Regulator Directs Fannie Mae and Freddie Mac to Account for Cryptocurrency Holdings in Mortgage Loan Evaluations
By Hannah Lang – June 25, 2025
In a significant move reflecting the growing integration of digital assets into mainstream finance, the Federal Housing Finance Agency (FHFA) has instructed Fannie Mae and Freddie Mac to begin considering cryptocurrency holdings as part of the asset assessments used in single-family mortgage loan risk evaluations. This directive could pave the way for borrowers to leverage their cryptocurrency investments when applying for home loans.
Policy Shift Encourages Inclusion of Crypto Assets
William Pulte, the director of the FHFA, announced the order via social media on Wednesday, emphasizing that the housing finance giants should “prepare their businesses to count cryptocurrency as an asset for mortgage.” Pulte characterized the decision as aligning with former President Donald Trump’s vision of positioning the United States as the “crypto capital of the world.”
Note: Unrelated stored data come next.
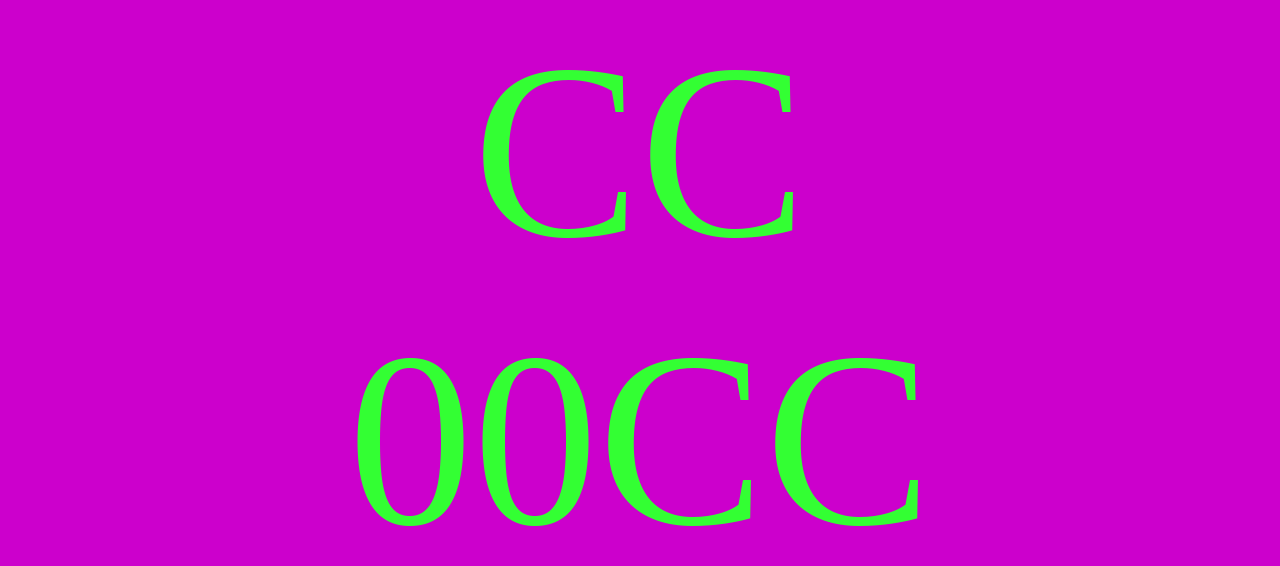

--- FILE ---
content_type: text/html
request_url: https://davidboeno.org/GROEUVRE/PRISME/violetr/CC00CC.HTM
body_size: 827
content:
<!DOCTYPE html PUBLIC "-//W3C//DTD HTML 4.01 Transitional//EN"><html lang="fr"><head><meta http-equiv="Content-Language" content="fr"><meta http-equiv="Content-type" content="text/html;charset=iso-8859-1"><meta name="description" content="violet site officiel de David Boeno un monde une oeuvre- an encyclopaedia on light and colours a work of photographer and neoplatonic copyist a world."><meta name="keywords" content="violet"><meta name="subject" content="art contemporain,David Boeno,copiste,photographe"><meta name="author" content="David Boeno"><meta name="copyright" content="David Boeno 2007"><meta name="revisit-after" content="20 days"><meta name="identifier-url" content="http://www.davidboeno.org/"><meta name="publisher" content="David Boeno"><meta name="date-creation-ddmmyyyy" content="20122007"><meta name="Robots" content="all"><meta name="Rating" content="General"><meta name="Category" content="Document"><meta name="Page-topic" content="Document"><meta name="contactName" content="David Boeno"><meta name="contactCity" content="Paris"><meta name="contactState" content="France"><meta name="Classification" content="photographies, art, contemporain, doxographie"><meta name="location" content="France, FRANCE"><meta name="expires" content="never"><meta name="date-revision-ddmmyyyy" content="15012008"><meta name="Distribution" content="Global"><meta name="Audience" content="General"><link rel="shortcut icon" href="../../../favicon.ico"><META HTTP-EQUIV="Refresh" CONTENT="4; URL=9919CC.HTM">   <title>#CC00CC   Magenta-fonc&eacute;</title><style type="text/css">     body, p {font-family: Times, Times New Roman;font-size: 250px;text-align: center;background-color: #CC00CC;}a:link {color: #33FF33;text-decoration: none;}a:visited {color: #33FF33;text-decoration: none;}a:hover {color: #CC00CC;text-decoration: none;}</style></head><body><a href="../../HARMONIE/AVATARS4/CISTEDD.HTM" title="Ciste magenta">C</a><a href="../COLVIOL.HTM" title="Violets">C</a><br><a href="../XMENUL.HTM" title="Names of Colors">00</a><a href="../0COULEUR.HTM" title="Color">CC</a></body></html>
Fannie Mae and Freddie Mac, two government-sponsored enterprises that guarantee over half of the nation’s mortgages, have operated under close federal oversight since the 2008 financial crisis. Their risk assessment frameworks traditionally exclude cryptocurrencies, largely due to the digital tokens’ notorious price volatility.
Context: Cryptocurrencies and Mortgage Lending
Cryptocurrencies, such as Bitcoin—the largest by market capitalization—have experienced dramatic price swings, often influenced by market sentiment and external factors. In late February, Bitcoin saw its steepest weekly decline in two years, dropping 16% before staging a recovery.
By integrating crypto assets into mortgage underwriting, the FHFA seeks to provide a more comprehensive view of a borrower’s financial standing. Pulte’s directive notes that recognizing “additional borrower assets” like cryptocurrencies can facilitate “sustainable homeownership to creditworthy borrowers.”
However, the order does not specify which cryptocurrencies should be counted or outline standardized valuation procedures, leaving the operational details to the two enterprises to resolve.
A Regulatory Environment Favoring Cryptocurrency
This policy adjustment comes amid a broader regulatory shift under former President Trump, who pursued reforms to foster a crypto-friendly environment. His administration appointed regulators amenable to innovative digital asset policies and engaged directly with industry leaders. The cryptocurrency market responded favorably, with Bitcoin reaching historic highs earlier this year.
The FHFA’s move signals a milestone in recognizing digital currencies as legitimate financial assets within a traditionally conservative sector. Its adoption by Fannie Mae and Freddie Mac could impact how lenders assess borrower qualifications, potentially widening access to mortgage credit for individuals with significant cryptocurrency holdings.
Looking Forward
Industry observers will be closely watching how Fannie Mae and Freddie Mac implement this directive concerning standards for asset verification, valuation, and risk management linked to cryptocurrencies. The evolving approach may also influence other lenders and regulatory bodies as digital assets further permeate the financial system.